All these movies/shows have been released in the last nine months. If a sexuality-themed story happens once, it’s an outlier. When it happens repeatedly in a short time span, it’s a pattern. Thus, it’s not grasping at straws to wonder whether this pattern is correlated with the other pattern of families increasingly avoiding the movie theater.

Forgetting the Core Audience   

Focusing every interview on the press tour for Strange World on the alleged importance of its 16-year-old character’s sexuality may have generated some buzz and applause on social media, but “teenage sexuality” is not the sales pitch that will inspire parents to open their wallets and take their young kids to the theater (as evidenced by its disastrous $18.6 million opening).  

Notably, it’s not just Disney’s focus on sexuality that reflects Hollywood’s disconnect with family audiences. I’ve written here how children’s entertainment continues to explore increasingly mature themes, and there are other content decisions that factor into this trend. The DreamWorks film Puss in Boots: The Last Wish pushes the boundaries by using profanity as a repeated gag, either censored by “bleeps” or directly stated. The bleeped-out-swear gag was also used repeatedly in DC League of SuperPets. These films seem desperate to be “cool” and win over older audiences that may feel they’ve “outgrown” animated films. As a result, they alienate their younger target audience who would presumably be most interested in them.

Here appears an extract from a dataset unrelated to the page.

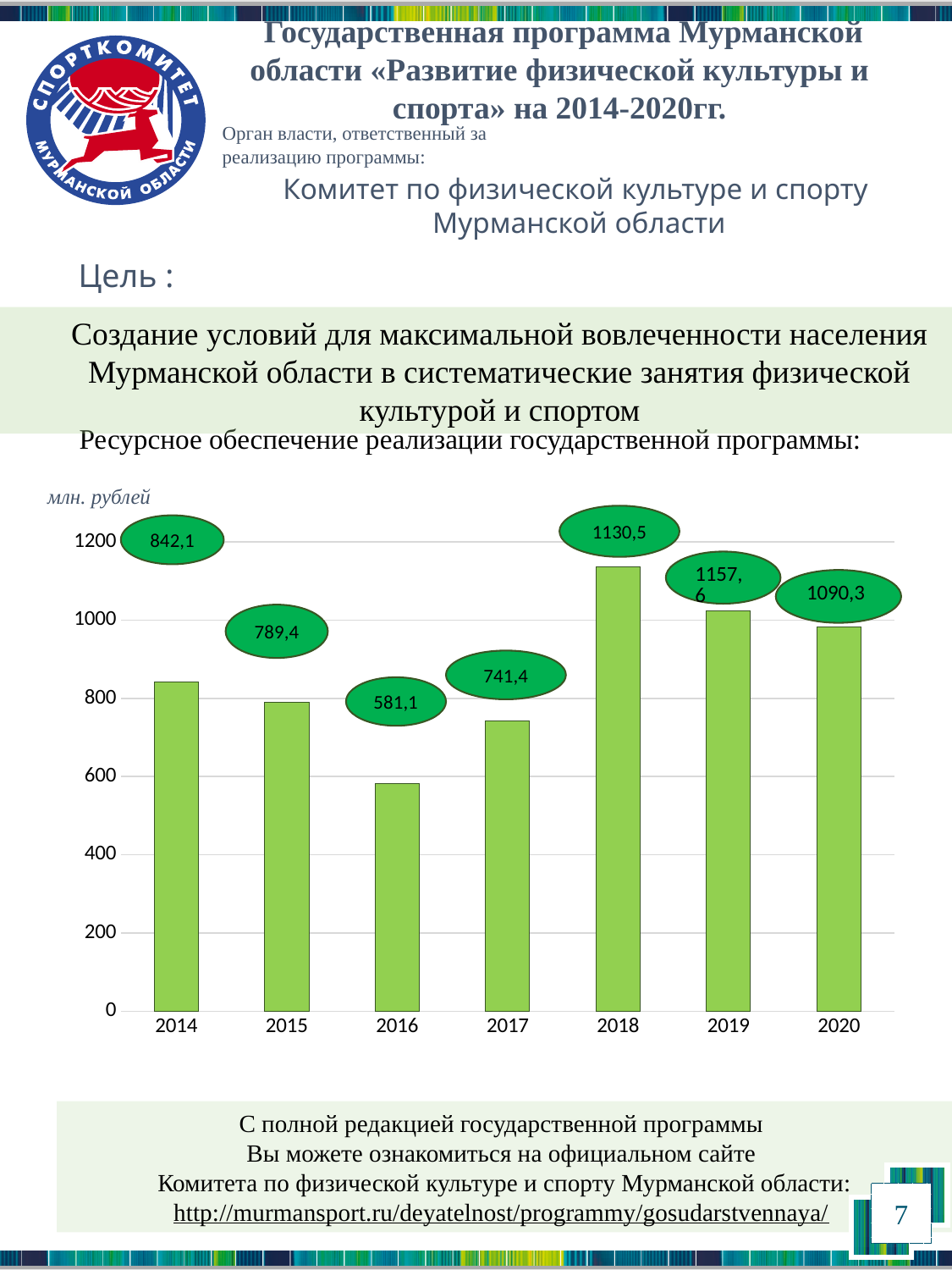
Is the value for 2017 greater or less than 800? less Which is larger, the value for 2014 or the value for 2015? 2014 What is the value for 2020? 1090,3 What is the difference between the values for 2017 and 2016? 160,3 What kind of chart is shown on the slide? bar chart What unit is indicated above the chart's vertical axis? млн. рублей What is the difference between the values for 2014 and 2015? 52,7 What is the value for 2018? 1130,5 How many years are shown on the x axis? 7 What is the value for 2016? 581,1 Which year has the lowest value? 2016 What is the value for 2014? 842,1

Adults may find cute cartoon characters uttering profanity humorous, but parents with children who are likely to parrot everything they hear may not be quite as amused. Time and time again, Hollywood creatives seem to go out of their way to alienate their core family audience and then they are left dumbfounded when that audience abandons them.  

Streaming Safety Net

Next year, Illumination’s The Super Mario Bros. Movie seems poised to rake in mounds of yellow coins, and any movie with a yellow minion is likely to dominate the world (wide box office), so it’s premature to pronounce that the animated children’s genre is dead—but it’s hurting, and much of that pain is self-inflicted.   

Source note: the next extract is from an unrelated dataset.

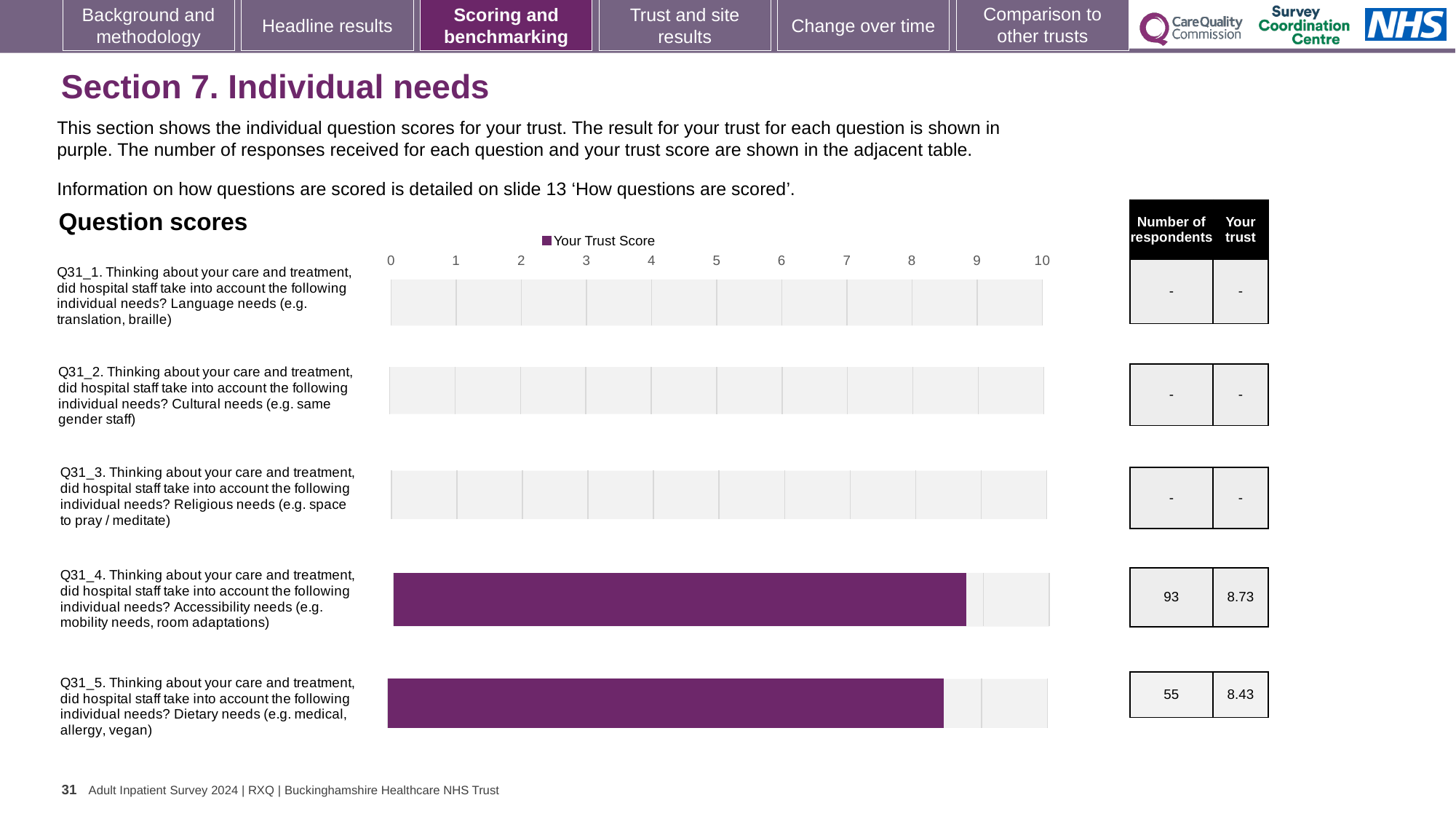
How many respondents answered Q31_4 (Accessibility needs)? 93 Which has a higher trust score, Q31_4 (Accessibility needs) or Q31_5 (Dietary needs)? Q31_4 (Accessibility needs) What is the name of the series shown in the chart legend? Your Trust Score How many questions are listed on the chart? 5 Which question has the highest trust score shown on the chart? Q31_4 (Accessibility needs) Is the trust score for Q31_5 (Dietary needs) greater or less than 9? less What kind of chart is shown on the slide? Bar chart What is the trust score for Q31_5 (Dietary needs)? 8.43 How many series does the chart legend list? 1 What is the trust score for Q31_4 (Accessibility needs)? 8.73 How many respondents answered Q31_5 (Dietary needs)? 55 What is the difference between the trust scores for Q31_4 and Q31_5? 0.30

Some of this shift is an inevitable byproduct of a changing industry. Why pay $50 for tickets and popcorn when you can watch it a few months later on streaming? Parents have more movie options available to them now than ever before, so there’s less urgency to take their families to the theater, especially if they have any reason to be concerned about the thematic content.

But on a deeper level, I think it comes down to lost trust. The more family films center on ideological elements or adult themes, the more likely families are to wait for streaming, where they can skip scenes or turn it off if they don’t like what they see. Hollywood seems to have lost its trust with its family audiences, and trust is a difficult thing to earn back.